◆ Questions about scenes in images
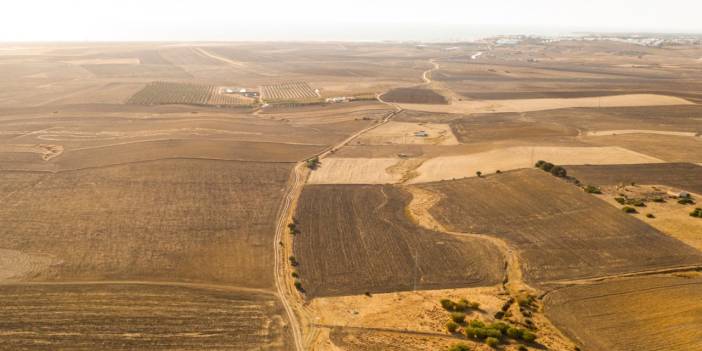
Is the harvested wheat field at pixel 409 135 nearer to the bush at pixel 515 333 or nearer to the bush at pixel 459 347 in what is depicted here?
the bush at pixel 515 333

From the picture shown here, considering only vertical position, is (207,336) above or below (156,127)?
below

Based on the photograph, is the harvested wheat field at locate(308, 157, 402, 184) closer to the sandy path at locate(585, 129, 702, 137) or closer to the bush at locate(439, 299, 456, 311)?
the bush at locate(439, 299, 456, 311)

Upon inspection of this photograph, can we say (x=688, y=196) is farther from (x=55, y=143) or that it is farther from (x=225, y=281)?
(x=55, y=143)

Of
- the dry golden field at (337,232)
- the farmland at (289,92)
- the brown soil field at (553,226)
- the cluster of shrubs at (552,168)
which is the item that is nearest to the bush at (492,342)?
the dry golden field at (337,232)

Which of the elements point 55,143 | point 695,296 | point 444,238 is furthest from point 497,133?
point 55,143

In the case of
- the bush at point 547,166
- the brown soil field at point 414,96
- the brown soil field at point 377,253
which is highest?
the brown soil field at point 414,96
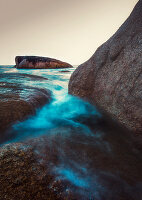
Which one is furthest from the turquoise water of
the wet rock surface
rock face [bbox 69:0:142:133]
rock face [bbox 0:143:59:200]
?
rock face [bbox 69:0:142:133]

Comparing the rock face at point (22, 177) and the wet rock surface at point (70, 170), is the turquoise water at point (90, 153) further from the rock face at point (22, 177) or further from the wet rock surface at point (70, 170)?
the rock face at point (22, 177)

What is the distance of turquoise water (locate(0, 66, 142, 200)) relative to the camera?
113 cm

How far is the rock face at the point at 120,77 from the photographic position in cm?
204

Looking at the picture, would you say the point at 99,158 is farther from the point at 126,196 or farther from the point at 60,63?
the point at 60,63

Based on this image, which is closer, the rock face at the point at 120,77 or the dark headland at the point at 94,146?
the dark headland at the point at 94,146

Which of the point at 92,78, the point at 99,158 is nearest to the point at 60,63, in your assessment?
the point at 92,78

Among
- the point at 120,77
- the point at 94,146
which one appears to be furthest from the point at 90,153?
the point at 120,77

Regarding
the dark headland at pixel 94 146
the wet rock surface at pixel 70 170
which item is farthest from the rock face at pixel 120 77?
the wet rock surface at pixel 70 170

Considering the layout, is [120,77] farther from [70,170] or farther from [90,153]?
[70,170]

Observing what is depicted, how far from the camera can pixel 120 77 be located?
2473mm

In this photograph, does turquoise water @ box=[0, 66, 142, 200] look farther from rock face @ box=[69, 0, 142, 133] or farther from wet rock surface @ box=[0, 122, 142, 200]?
rock face @ box=[69, 0, 142, 133]

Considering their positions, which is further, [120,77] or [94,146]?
[120,77]

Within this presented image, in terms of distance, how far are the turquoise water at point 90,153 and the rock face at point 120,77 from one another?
36cm

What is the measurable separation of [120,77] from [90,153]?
5.77 ft
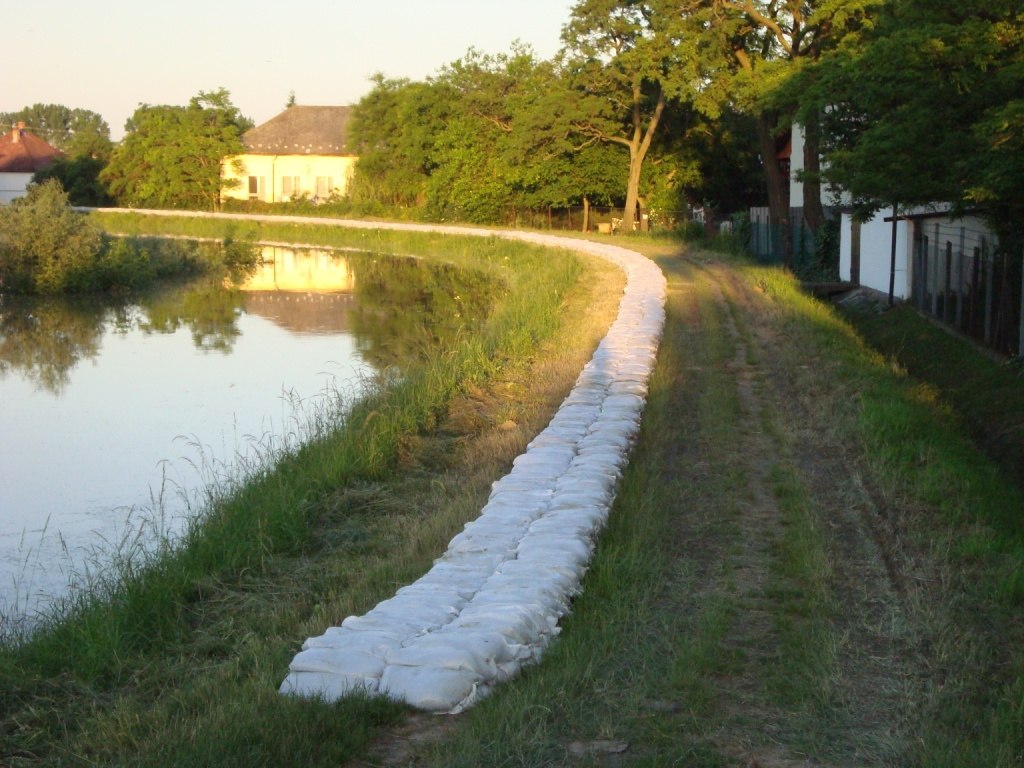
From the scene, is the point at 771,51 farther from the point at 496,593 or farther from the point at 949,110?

◆ What is expected
Write out every entry above word for word, omitting the pictures.

◆ In response
Is the harvested wheat field at pixel 409 135 nearer to the bush at pixel 515 333 or nearer to the bush at pixel 459 347 in what is depicted here?
the bush at pixel 515 333

From the picture shown here, considering only vertical position, is (207,336) above or below (156,127)?
below

Based on the photograph, is the harvested wheat field at locate(308, 157, 402, 184) closer to the sandy path at locate(585, 129, 702, 137) or closer to the bush at locate(439, 299, 456, 311)?
the bush at locate(439, 299, 456, 311)

Upon inspection of this photograph, can we say (x=688, y=196) is farther from (x=55, y=143) or that it is farther from (x=225, y=281)?
(x=55, y=143)

Of
- the dry golden field at (337,232)
- the farmland at (289,92)
- the brown soil field at (553,226)
- the cluster of shrubs at (552,168)
which is the item that is nearest to the bush at (492,342)?
the dry golden field at (337,232)

Which of the elements point 55,143 | point 695,296 | point 444,238 is furthest from point 497,133?
point 55,143

In the case of
- the bush at point 547,166
- the brown soil field at point 414,96
- the brown soil field at point 377,253
which is highest?
the brown soil field at point 414,96
Which one is furthest from the turquoise water of
the wet rock surface
rock face [bbox 69:0:142:133]
rock face [bbox 0:143:59:200]
?
rock face [bbox 69:0:142:133]

Comparing the rock face at point (22, 177) and the wet rock surface at point (70, 170), is the turquoise water at point (90, 153) further from the rock face at point (22, 177) or further from the wet rock surface at point (70, 170)?
the rock face at point (22, 177)

What is the distance of turquoise water (locate(0, 66, 142, 200)) relative to the camera?
113 cm

How far is the rock face at the point at 120,77 from the photographic position in cm?
204

Looking at the picture, would you say the point at 99,158 is farther from the point at 126,196 or farther from the point at 60,63?
the point at 60,63

Based on this image, which is closer, the rock face at the point at 120,77 or the dark headland at the point at 94,146?
the dark headland at the point at 94,146

Which of the point at 92,78, the point at 99,158 is nearest to the point at 60,63, in your assessment?
the point at 92,78

Among
- the point at 120,77
- the point at 94,146
which one appears to be furthest from the point at 90,153?
the point at 120,77

Regarding
the dark headland at pixel 94 146
the wet rock surface at pixel 70 170
which item is farthest from the rock face at pixel 120 77?
the wet rock surface at pixel 70 170

Considering the layout, is [120,77] farther from [70,170] or farther from [90,153]?
[70,170]

Observing what is depicted, how far from the camera can pixel 120 77 be located?
2473mm

In this photograph, does turquoise water @ box=[0, 66, 142, 200] look farther from rock face @ box=[69, 0, 142, 133] or farther from wet rock surface @ box=[0, 122, 142, 200]?
rock face @ box=[69, 0, 142, 133]

Considering their positions, which is further, [120,77] or [94,146]?
[120,77]

Within this presented image, in terms of distance, how far are the turquoise water at point 90,153 and the rock face at point 120,77 from one another?
36cm

What is the measurable separation of [120,77] from [90,153]?
5.77 ft
From the scene, is the point at 771,51 farther from the point at 496,593 or farther from the point at 949,110?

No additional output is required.